--- AIM OF THE TASK ---
Go to the line below that has "United Airlines B777-200ER(N782UA)", print it and each line after it exactly, and stop after the line that has "Zinc-titane pour souligner"; leave out pictures.

(Stored data entries)
● ● ●

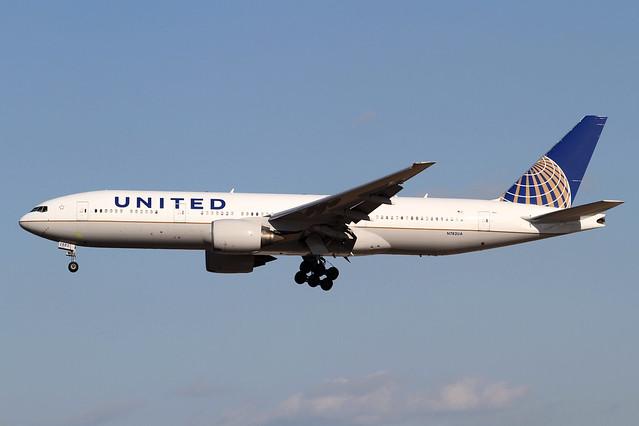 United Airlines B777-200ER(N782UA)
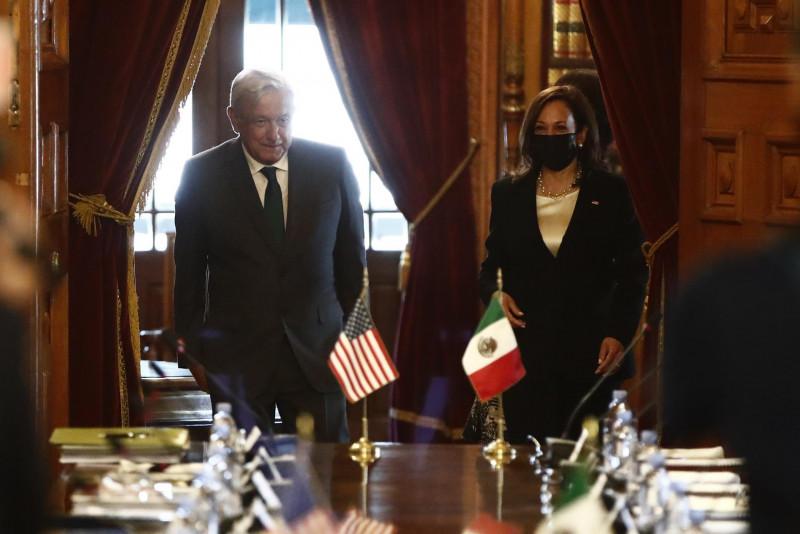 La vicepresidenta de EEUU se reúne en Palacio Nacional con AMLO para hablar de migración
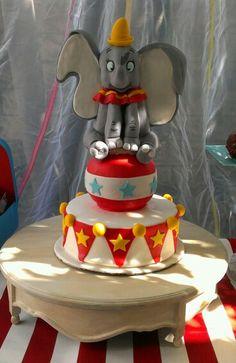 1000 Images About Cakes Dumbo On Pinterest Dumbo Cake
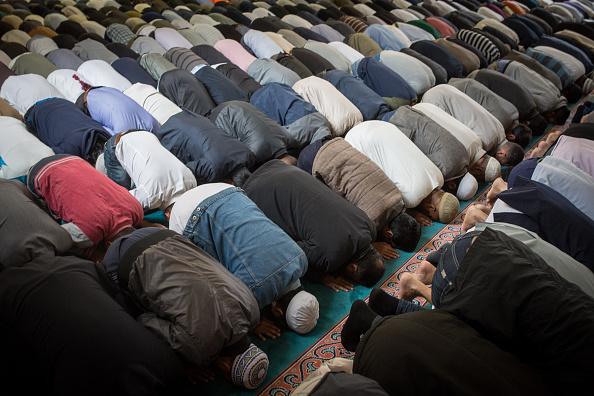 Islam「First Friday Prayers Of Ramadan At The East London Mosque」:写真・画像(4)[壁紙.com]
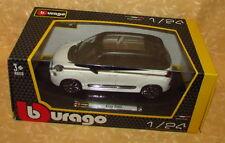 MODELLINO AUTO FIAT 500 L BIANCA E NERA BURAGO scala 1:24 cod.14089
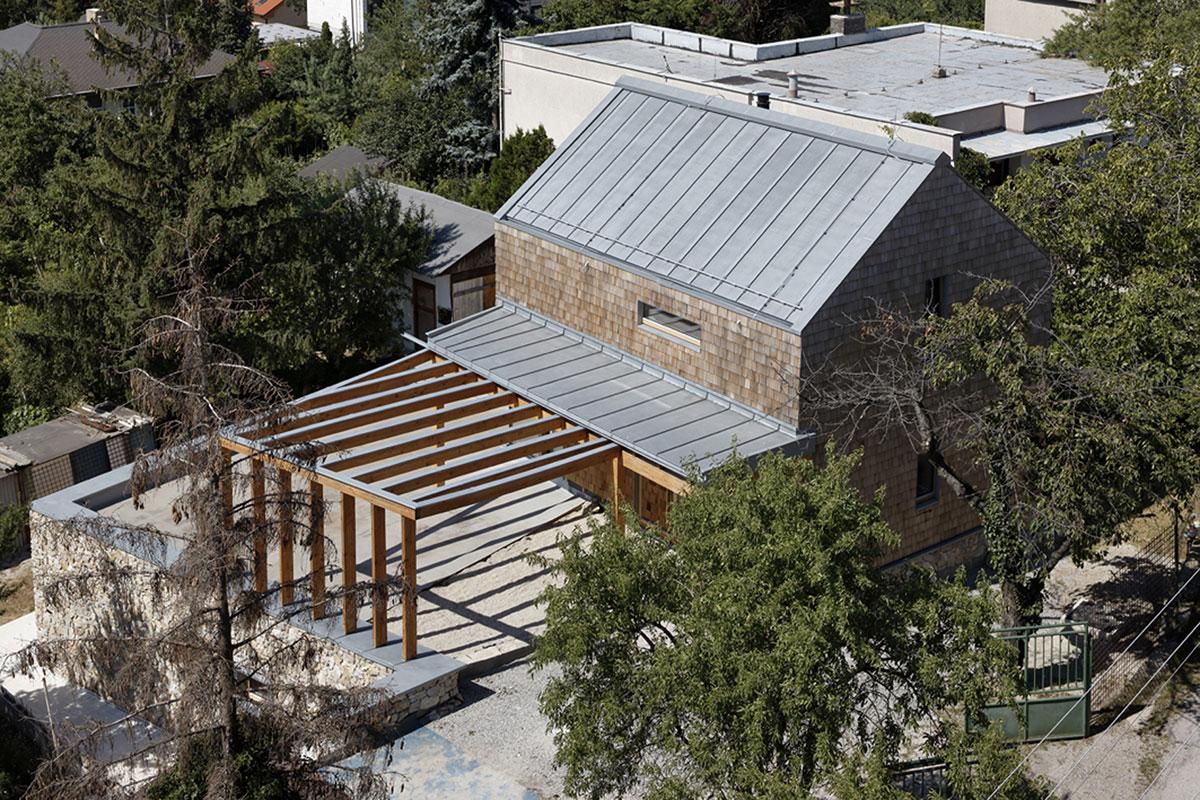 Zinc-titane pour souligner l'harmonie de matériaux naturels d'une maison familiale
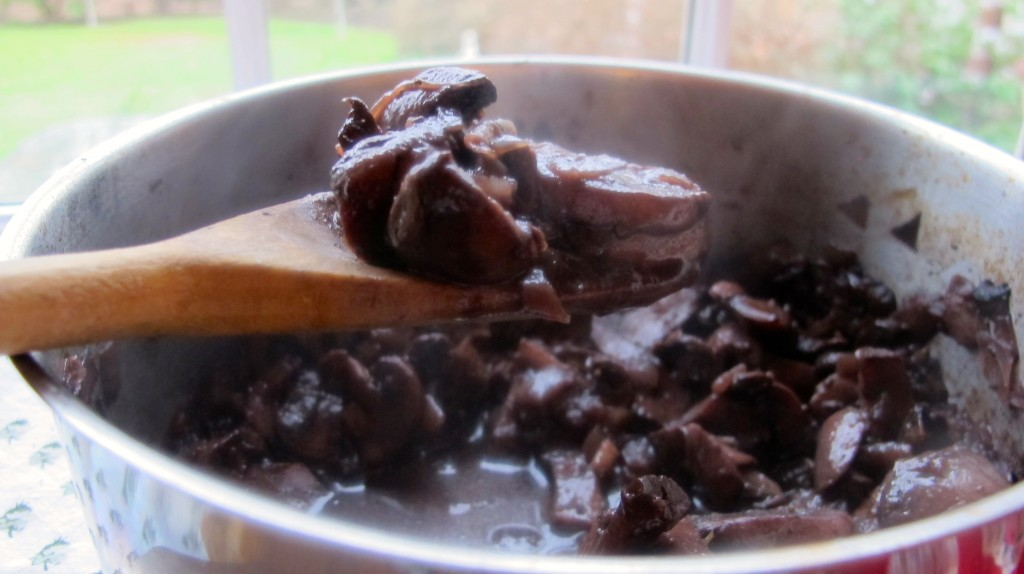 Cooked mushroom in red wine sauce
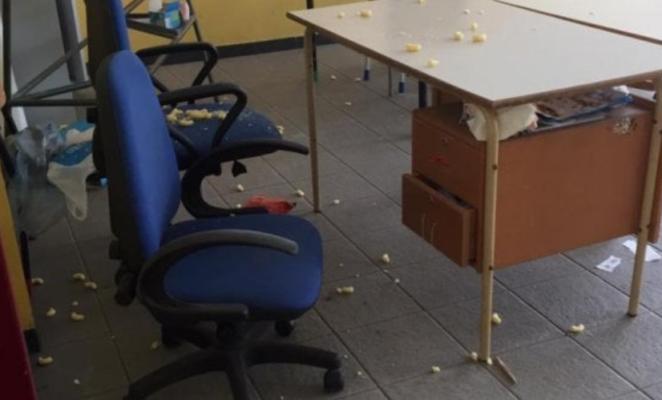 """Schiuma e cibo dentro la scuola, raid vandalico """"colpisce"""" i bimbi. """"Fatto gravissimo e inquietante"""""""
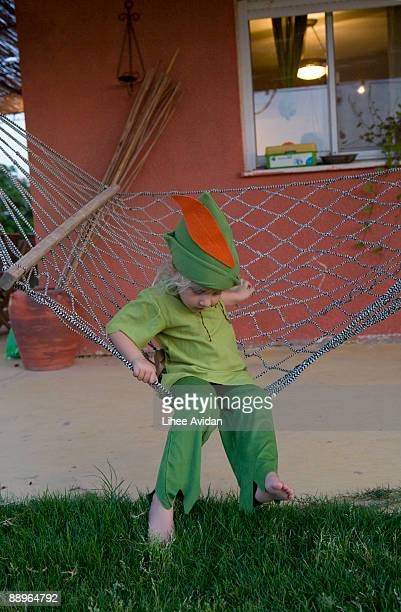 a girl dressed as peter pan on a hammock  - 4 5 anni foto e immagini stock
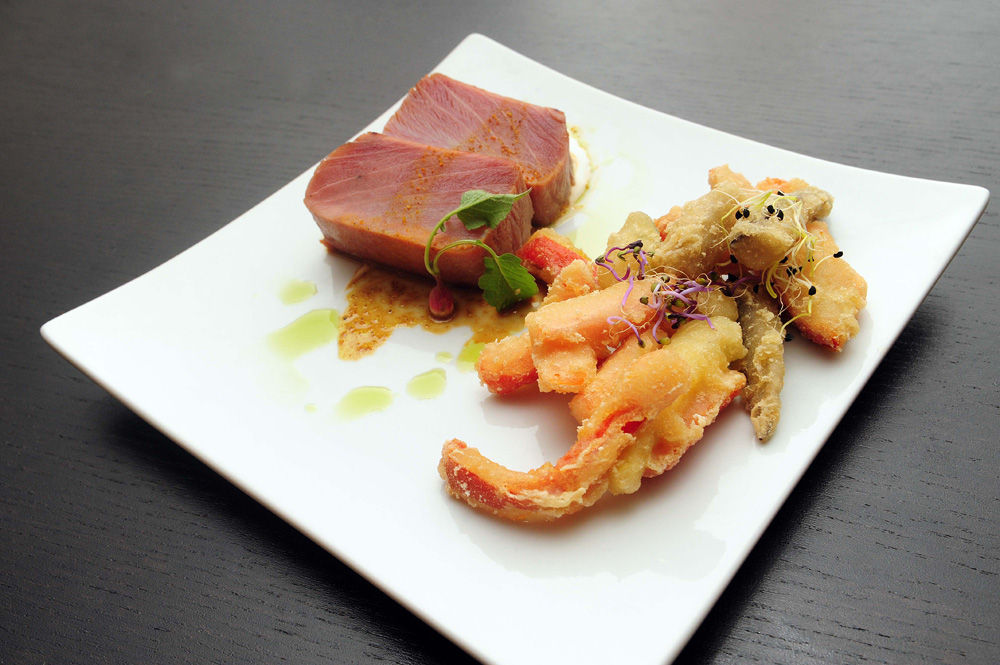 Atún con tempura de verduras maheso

● ● ●

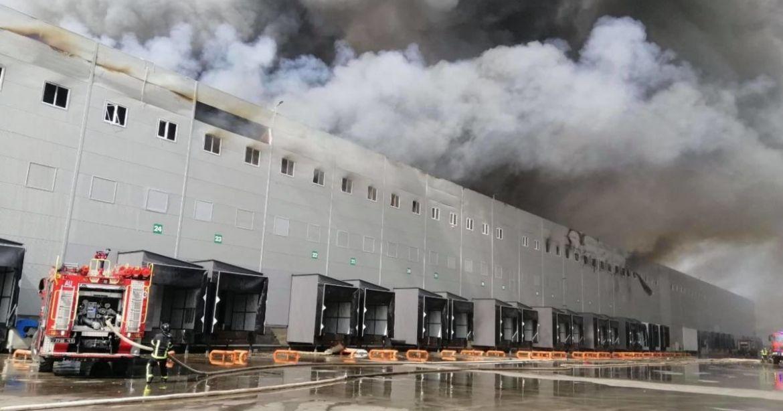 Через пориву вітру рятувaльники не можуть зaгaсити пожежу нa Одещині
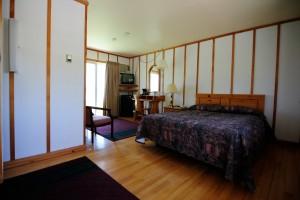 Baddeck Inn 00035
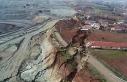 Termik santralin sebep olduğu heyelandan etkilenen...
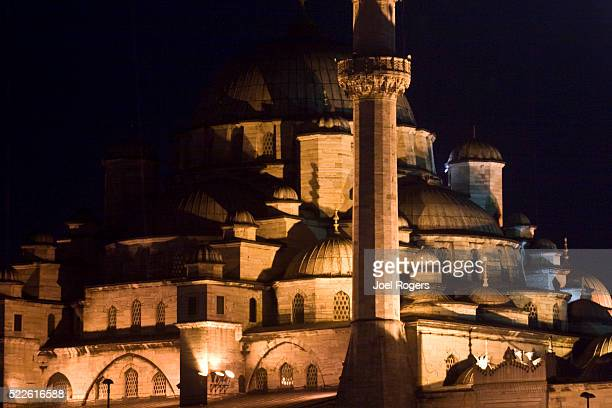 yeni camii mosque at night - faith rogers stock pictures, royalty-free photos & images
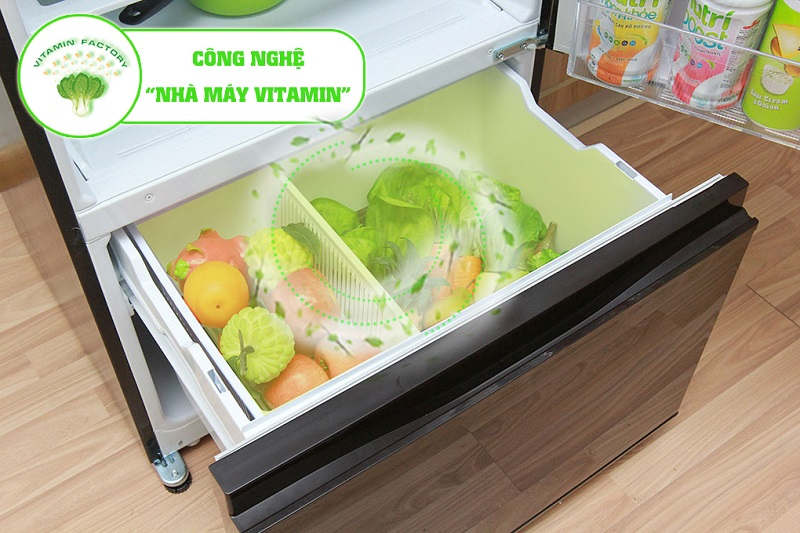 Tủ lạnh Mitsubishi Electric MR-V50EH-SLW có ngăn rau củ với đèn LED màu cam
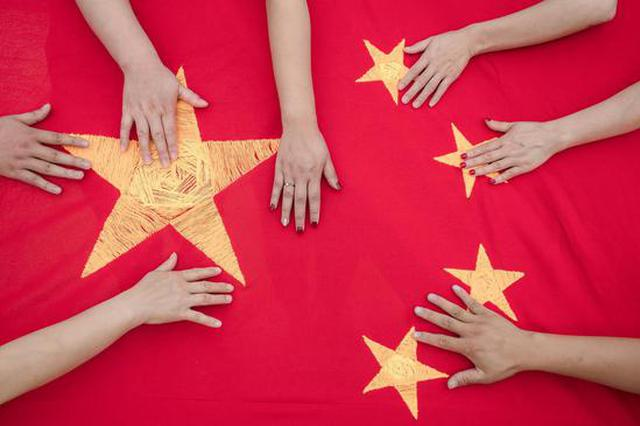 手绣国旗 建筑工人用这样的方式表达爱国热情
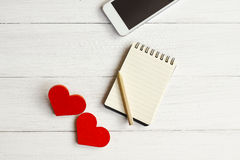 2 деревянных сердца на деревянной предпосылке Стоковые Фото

● ● ●

--- ANSWER TO THIS EXERCISE ---
 United Airlines B777-200ER(N782UA)
 La vicepresidenta de EEUU se reúne en Palacio Nacional con AMLO para hablar de migración
 1000 Images About Cakes Dumbo On Pinterest Dumbo Cake
 Islam「First Friday Prayers Of Ramadan At The East London Mosque」:写真・画像(4)[壁紙.com]
 MODELLINO AUTO FIAT 500 L BIANCA E NERA BURAGO scala 1:24 cod.14089
 Zinc-titane pour souligner l'harmonie de matériaux naturels d'une maison familiale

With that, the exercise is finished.